Scève voulait, selon Saulnier, empêcher son lecteur de lire trop vite. Chaque péripétie, chaque obstacle rencontré sur le chemin du sens donne en effet à penser, invitant le lecteur à aller plus loin dans la compréhension de ces deux expériences, singulières et indissociables, que sont ici l’amour et la poésie.



[1] V.-L. Saulnier, Le Prince de la Renaissance lyonnaise, initiateur de la Pléiade, t. I : Maurice Scève, italianisant, humaniste et poète (ca 1500-1560) : les milieux, la carrière, la destinée, Paris, Klincksieck, 1948, p. 141-142.

[2] Pour ne citer que quelques exemples, voir D. 5, 7, 17, 18, 101, 103, 109, 221, 239, 241, 316, etc.

[3] On peut émettre l’hypothèse que Scève a fait du Marot avant de faire du Scève, et qu’une part des dizains de Delie témoigne de cette première manière. L’étude des dizains mis en musique publiés avant Delie va dans le sens d’une telle hypothèse. Voir Edwin M. Duval, « From the chanson parisienne to Scève’s French canzoniere : Lyric Form and Logical Structure of the Dizain », in Jerry C. Nash (éd.), A Scève Celebration, Saratoga, Anma Libri, 1994, p. 71-85. Voir aussi sur cette question de la simplicité, Michèle Clément, introduction du volume Atlande consacré à Scève, Maurice Scève, « Délie », Neuilly, 2012, p.11-13.

[4] Voir les réflexions de Dorane Fenoaltea dans « La réception de la Délie et la question de l’obscurité », in Gérard Defaux (dir.), Lyon et l’illustration de la langue française à la Renaissance, Lyon, ENS éd., 2003, p. 241 ; elle cite les analyses de Terence Cave qui montre comment on passe à la Renaissance « du lecteur consommateur de sens (lecture allégorique) au lecteur créateur de sens (critique littéraire) ». (« The Mimesis of Reading in the Renaissance », in John D. Lyons et Stephen G. Nichols, Jr. (éd.), Mimesis : From Mirror to Method, Hanover et Londres, University Press of New England, 1982, p. 161-162).

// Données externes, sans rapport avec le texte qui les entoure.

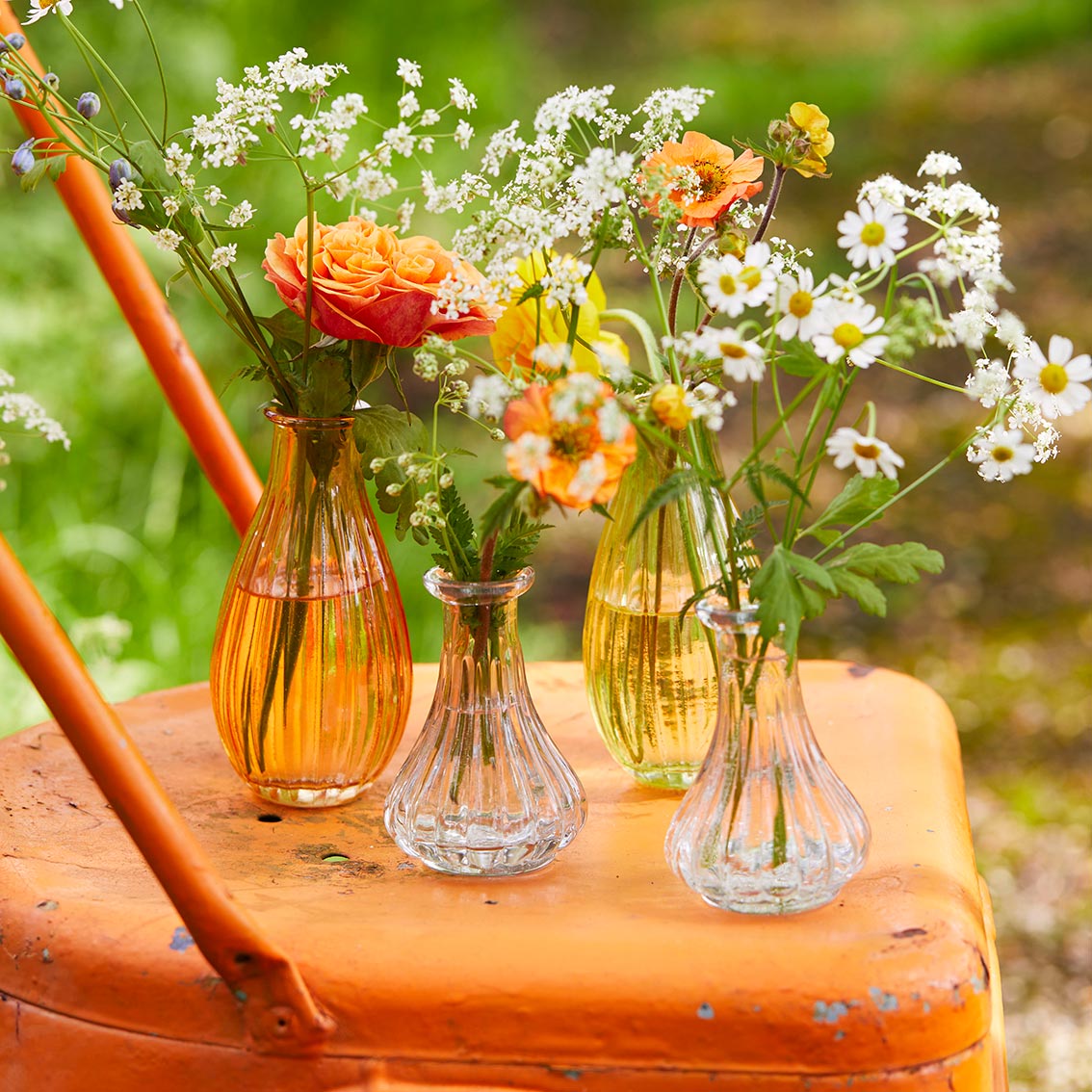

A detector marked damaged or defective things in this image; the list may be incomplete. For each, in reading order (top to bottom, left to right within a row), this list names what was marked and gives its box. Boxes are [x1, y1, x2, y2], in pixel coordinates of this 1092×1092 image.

chipped paint on metal [169, 925, 196, 951]
rusty metal surface [0, 655, 1000, 1082]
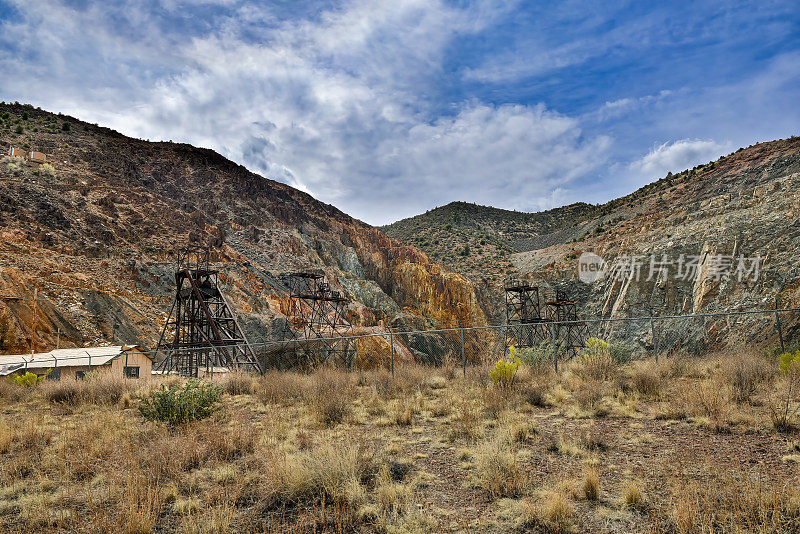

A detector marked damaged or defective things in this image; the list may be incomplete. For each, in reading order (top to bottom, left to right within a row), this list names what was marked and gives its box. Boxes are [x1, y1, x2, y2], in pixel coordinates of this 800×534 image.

rusty metal headframe [157, 246, 266, 376]
rusty metal headframe [282, 272, 356, 368]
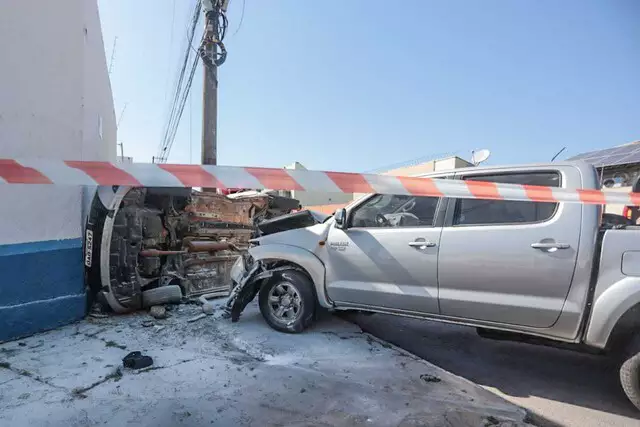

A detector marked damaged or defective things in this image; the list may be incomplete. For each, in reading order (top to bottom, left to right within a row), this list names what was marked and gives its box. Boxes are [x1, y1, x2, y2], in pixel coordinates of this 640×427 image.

overturned vehicle [84, 186, 300, 312]
damaged front end [84, 187, 300, 314]
broken vehicle part [84, 187, 300, 314]
crushed car door [324, 194, 444, 314]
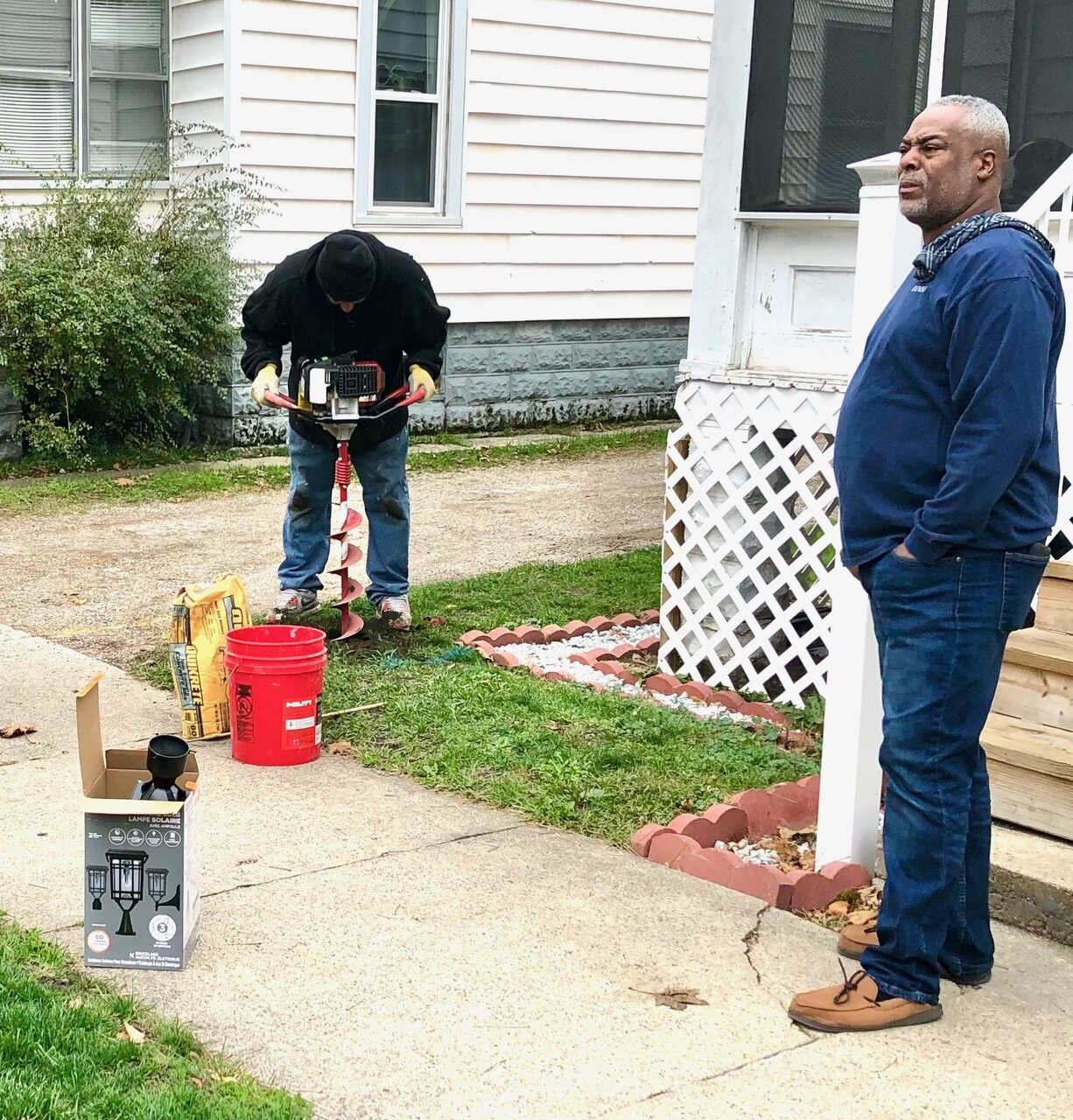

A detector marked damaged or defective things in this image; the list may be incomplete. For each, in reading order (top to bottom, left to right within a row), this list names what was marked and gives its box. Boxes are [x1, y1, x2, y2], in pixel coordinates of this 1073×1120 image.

crack in sidewalk [203, 824, 526, 900]
crack in sidewalk [743, 905, 770, 985]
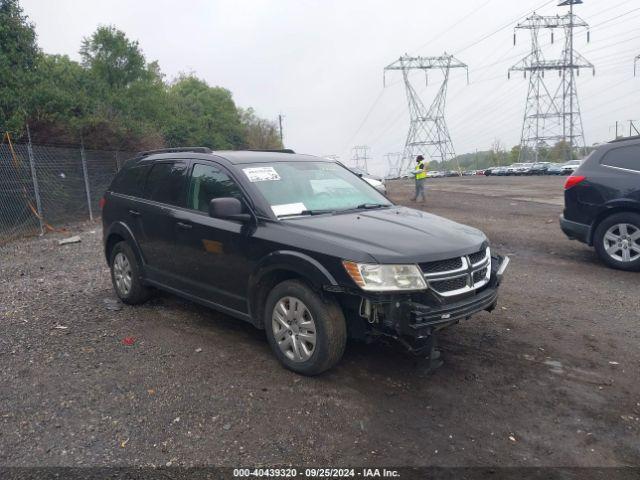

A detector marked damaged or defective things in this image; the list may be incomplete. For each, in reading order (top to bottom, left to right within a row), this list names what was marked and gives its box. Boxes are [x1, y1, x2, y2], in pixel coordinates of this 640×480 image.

damaged front bumper [340, 256, 510, 354]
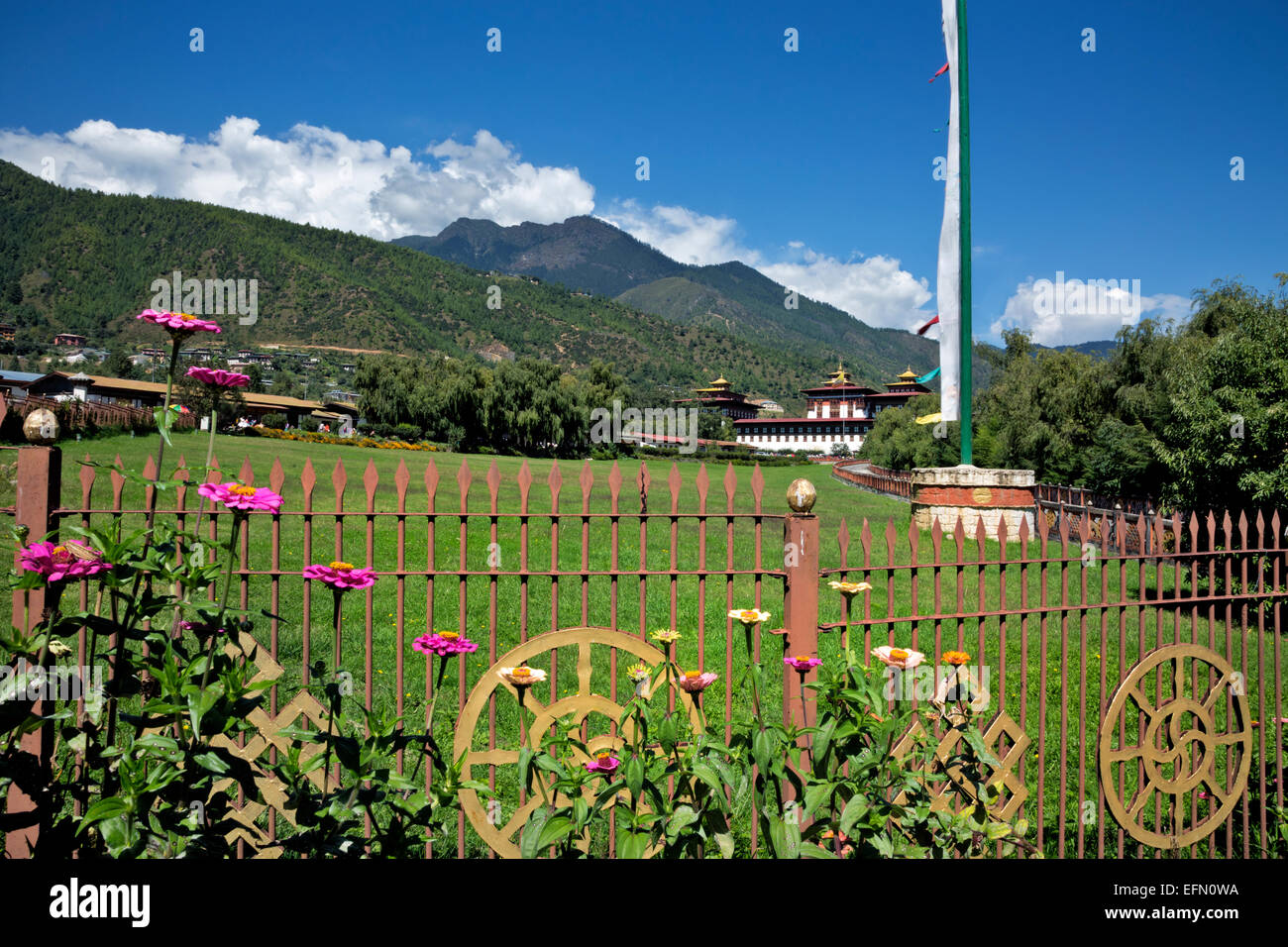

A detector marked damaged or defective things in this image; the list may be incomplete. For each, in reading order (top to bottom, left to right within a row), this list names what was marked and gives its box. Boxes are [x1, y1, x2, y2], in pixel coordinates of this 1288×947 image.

rusty iron fence [5, 444, 1276, 860]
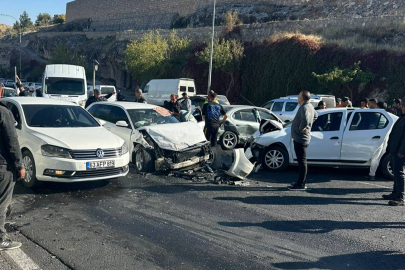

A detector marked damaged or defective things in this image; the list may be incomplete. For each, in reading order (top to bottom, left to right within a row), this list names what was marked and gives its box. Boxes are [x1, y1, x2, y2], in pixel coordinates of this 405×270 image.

Voir aussi sur ce point les analyses de V.-L. Saulnier,  « Le Cortegiano (1528) développe le los de l’“acutezza recondita”, par le souci de forcer le lecteur à être attentif, celui de l’originalité (“avendo inanzi agli occhi le strade battute, cerchiamo andar per diverticuli”), celui de ne pas être compris de n’importe qui. […] Mais nous ne croyons pas devoir rattacher pareille apologie de l’obscurité (comme fait Parturier, p. xxiv) à la tradition médiévale d’interprétation symbolique, celle du Timée de Chalcidius, selon laquelle les écrits des poètes anciens dissimuleraient les plus profonds secrets de la nature. La notion de l’obscurité n’est pas la même. Un texte comme la IVe Églogue est parfaitement intelligible au vulgaire : il lira des vœux au fils de Pollion ; le savant lira l’annonce du Christ. Texte clair, doublé d’un sens chiffré. […] Le texte de Scève, au contraire, se propose de n’être pas immédiatement intelligible : il n’offre pas deux sens, l’un clair et l’autre obscur mais un seul à déchiffrer avec soin. Et d’autre part la réalité “cachée” n’a rien d’un secret de nature. Intention de philosophe ou de mage, decelée prétendument chez les anciens, dans le premier cas, intention simple d’artiste, dans le second. » (Le Prince de la Renaissance lyonnaise, op. cit., note 56 du chapitre VII).

[5] Pour reprendre ici encore une expression de V.-L. Saulnier.